Posted In CCLD, Fraud Claims, M&A

Infomedia Group, Inc. v. Orange Health Solutions Inc., C.A. No. N19C-10-212 AML CCLD (Del. Super. Ct. July 31, 2020)

This case is a strong reminder that Delaware will enforce anti-reliance clauses to bar claims for fraud where sophisticated parties voluntarily agree to the anti-reliance clauses. Here, plaintiff Infomedia Group, Inc., d/b/a Carenet Health Services entered into an asset purchase agreement (the “Purchase Agreement”) with defendant Orange Health Solutions, Inc. (“Citra”). 

As per the Purchase Agreement, Carenet bought Citra’s rights and obligations for contracts relating to a Nurse Advice Line (the “Contracts”). Before the parties executed the Purchase Agreement, Citra represented to Carenet that it was not aware of any customers terminating their Contracts. In fact, however, one of Citra’s top customers gave Citra oral notice that it intended to terminate its Contract, which the customer said would be followed by written notice. Citra subsequently informed its employees not to disclose the customer’s intention to terminate its Contract to anyone else. Citra then represented in the Purchase Agreement that it had not received written notice from any of its customers of an intention to terminate their Contracts. Citra disclaimed any representations to Carenet other than those explicitly stated in the Purchase Agreement, and Carenet agreed not to rely on any extra-contractual statements made by Citra. In bringing this suit, Carenet alleged that Citra engaged in fraud by intentionally concealing the customer’s intention to terminate its Contract.

The Court found that the anti-reliance clauses here made clear that Citra was not making any extra-contractual representations, Carenet was only relying on its own due diligence and the contractual representations, Citra contractually disclaimed that the information provided was valid and complete and the Purchase Agreement reflected all of the terms of the parties’ agreement.
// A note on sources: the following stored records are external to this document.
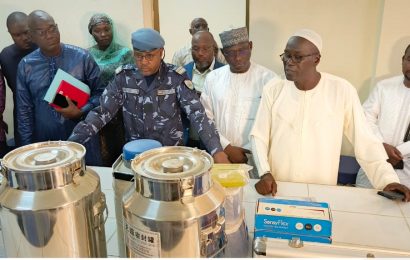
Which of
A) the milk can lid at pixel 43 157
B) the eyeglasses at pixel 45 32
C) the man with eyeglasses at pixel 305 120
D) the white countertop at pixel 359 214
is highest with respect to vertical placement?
the eyeglasses at pixel 45 32

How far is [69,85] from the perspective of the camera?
2.34m

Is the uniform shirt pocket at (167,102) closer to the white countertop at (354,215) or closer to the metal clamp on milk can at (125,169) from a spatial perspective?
the white countertop at (354,215)

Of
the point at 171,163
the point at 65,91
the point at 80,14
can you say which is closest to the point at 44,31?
the point at 65,91

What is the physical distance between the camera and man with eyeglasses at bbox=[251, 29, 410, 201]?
73.0 inches

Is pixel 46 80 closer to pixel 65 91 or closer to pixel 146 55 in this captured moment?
pixel 65 91

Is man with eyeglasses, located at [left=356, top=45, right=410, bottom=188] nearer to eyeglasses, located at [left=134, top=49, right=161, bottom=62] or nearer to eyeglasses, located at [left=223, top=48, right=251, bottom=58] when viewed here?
eyeglasses, located at [left=223, top=48, right=251, bottom=58]

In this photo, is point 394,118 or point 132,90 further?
point 394,118

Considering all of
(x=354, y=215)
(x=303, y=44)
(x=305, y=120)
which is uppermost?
(x=303, y=44)

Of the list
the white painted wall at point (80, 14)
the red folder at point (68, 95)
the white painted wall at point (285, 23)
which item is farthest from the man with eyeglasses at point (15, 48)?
the white painted wall at point (285, 23)

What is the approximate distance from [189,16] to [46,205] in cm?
351

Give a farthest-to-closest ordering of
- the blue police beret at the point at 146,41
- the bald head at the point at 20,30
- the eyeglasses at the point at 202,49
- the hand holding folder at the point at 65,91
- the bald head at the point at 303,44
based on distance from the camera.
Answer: the bald head at the point at 20,30 → the eyeglasses at the point at 202,49 → the hand holding folder at the point at 65,91 → the blue police beret at the point at 146,41 → the bald head at the point at 303,44

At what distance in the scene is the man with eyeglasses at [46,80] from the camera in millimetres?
2416

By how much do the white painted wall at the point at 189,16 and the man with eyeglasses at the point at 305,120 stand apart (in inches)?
78.5

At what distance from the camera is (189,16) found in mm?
4023
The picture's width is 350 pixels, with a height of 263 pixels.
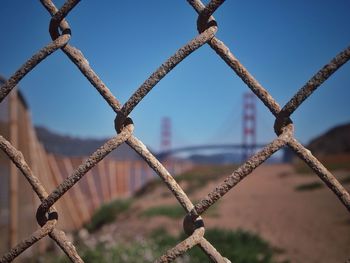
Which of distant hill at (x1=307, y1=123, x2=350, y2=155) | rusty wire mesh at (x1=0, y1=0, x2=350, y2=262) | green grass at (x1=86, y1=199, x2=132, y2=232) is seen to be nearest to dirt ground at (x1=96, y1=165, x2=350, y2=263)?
green grass at (x1=86, y1=199, x2=132, y2=232)

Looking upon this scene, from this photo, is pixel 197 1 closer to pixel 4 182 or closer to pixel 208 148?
pixel 4 182

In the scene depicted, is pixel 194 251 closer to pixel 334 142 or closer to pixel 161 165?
pixel 161 165

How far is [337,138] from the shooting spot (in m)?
33.4

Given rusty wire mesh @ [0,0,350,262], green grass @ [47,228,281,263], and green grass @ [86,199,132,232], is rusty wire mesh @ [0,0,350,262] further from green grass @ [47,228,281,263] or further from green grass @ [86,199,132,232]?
green grass @ [86,199,132,232]

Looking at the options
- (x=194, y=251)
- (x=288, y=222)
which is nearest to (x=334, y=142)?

The Court, therefore, followed precedent such as Abry Partners V, L.P. v. F&W Acquisition LLC, 891 A.2d 1032 (Del. Ch. 2006), and held that allowing Carenet’s claim for fraud to proceed on a motion to dismiss would create a “double liar” problem. As the Court had explained in Abry, allowing the claim to proceed would “excuse a lie made by one contracting party in writing – the lie that it was relying only on contractual representations and that no other representations had been made – to enable it to prove another party lied orally or in a writing outside the contract’s four corners.” The Court opined that Carenet could not escape the anti-reliance clause simply by arguing that the disclosures were incomplete or misleading, or that Citra engaged in fraudulent concealment. In enforcing the Purchase Agreement as written, the Court emphasized that the parties to this contract were highly sophisticated, were assisted by industry experts and experienced legal counsel in negotiating the Purchase Agreement, and had engaged in months of due diligence. Accordingly, the Court granted Citra’s motion to dismiss Carenet’s claims for fraud.